**Task to carry out**
Retype exactly the lines from the line with "Nan Shepherd Quotes: It's" to the end of the data, keeping both boundary lines.

____

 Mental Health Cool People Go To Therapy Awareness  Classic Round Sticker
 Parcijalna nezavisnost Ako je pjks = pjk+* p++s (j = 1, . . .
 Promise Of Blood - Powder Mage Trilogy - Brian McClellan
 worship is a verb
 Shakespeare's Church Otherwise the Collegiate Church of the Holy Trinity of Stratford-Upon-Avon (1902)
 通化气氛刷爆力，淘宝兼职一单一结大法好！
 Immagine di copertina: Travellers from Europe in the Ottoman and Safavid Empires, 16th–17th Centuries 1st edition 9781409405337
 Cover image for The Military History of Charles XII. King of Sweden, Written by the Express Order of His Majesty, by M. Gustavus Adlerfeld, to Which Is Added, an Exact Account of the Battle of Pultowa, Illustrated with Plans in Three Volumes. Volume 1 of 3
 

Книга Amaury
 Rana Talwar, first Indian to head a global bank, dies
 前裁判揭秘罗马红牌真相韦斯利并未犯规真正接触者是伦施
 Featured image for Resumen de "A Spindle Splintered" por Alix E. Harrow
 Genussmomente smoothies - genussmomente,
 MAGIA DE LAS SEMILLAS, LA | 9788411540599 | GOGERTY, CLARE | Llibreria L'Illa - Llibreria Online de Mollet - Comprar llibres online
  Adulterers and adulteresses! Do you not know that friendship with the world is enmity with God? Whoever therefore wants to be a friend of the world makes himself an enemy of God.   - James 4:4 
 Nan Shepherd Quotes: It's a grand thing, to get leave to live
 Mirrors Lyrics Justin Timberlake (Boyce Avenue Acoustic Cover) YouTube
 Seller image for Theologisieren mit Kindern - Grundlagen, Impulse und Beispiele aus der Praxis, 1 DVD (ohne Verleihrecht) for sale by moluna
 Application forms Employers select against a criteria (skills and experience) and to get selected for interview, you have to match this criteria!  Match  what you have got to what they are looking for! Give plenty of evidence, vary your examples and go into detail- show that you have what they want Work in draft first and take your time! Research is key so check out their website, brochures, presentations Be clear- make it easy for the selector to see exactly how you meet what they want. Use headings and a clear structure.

____

**Response**
 Nan Shepherd Quotes: It's a grand thing, to get leave to live
 Mirrors Lyrics Justin Timberlake (Boyce Avenue Acoustic Cover) YouTube
 Seller image for Theologisieren mit Kindern - Grundlagen, Impulse und Beispiele aus der Praxis, 1 DVD (ohne Verleihrecht) for sale by moluna
 Application forms Employers select against a criteria (skills and experience) and to get selected for interview, you have to match this criteria!  Match  what you have got to what they are looking for! Give plenty of evidence, vary your examples and go into detail- show that you have what they want Work in draft first and take your time! Research is key so check out their website, brochures, presentations Be clear- make it easy for the selector to see exactly how you meet what they want. Use headings and a clear structure.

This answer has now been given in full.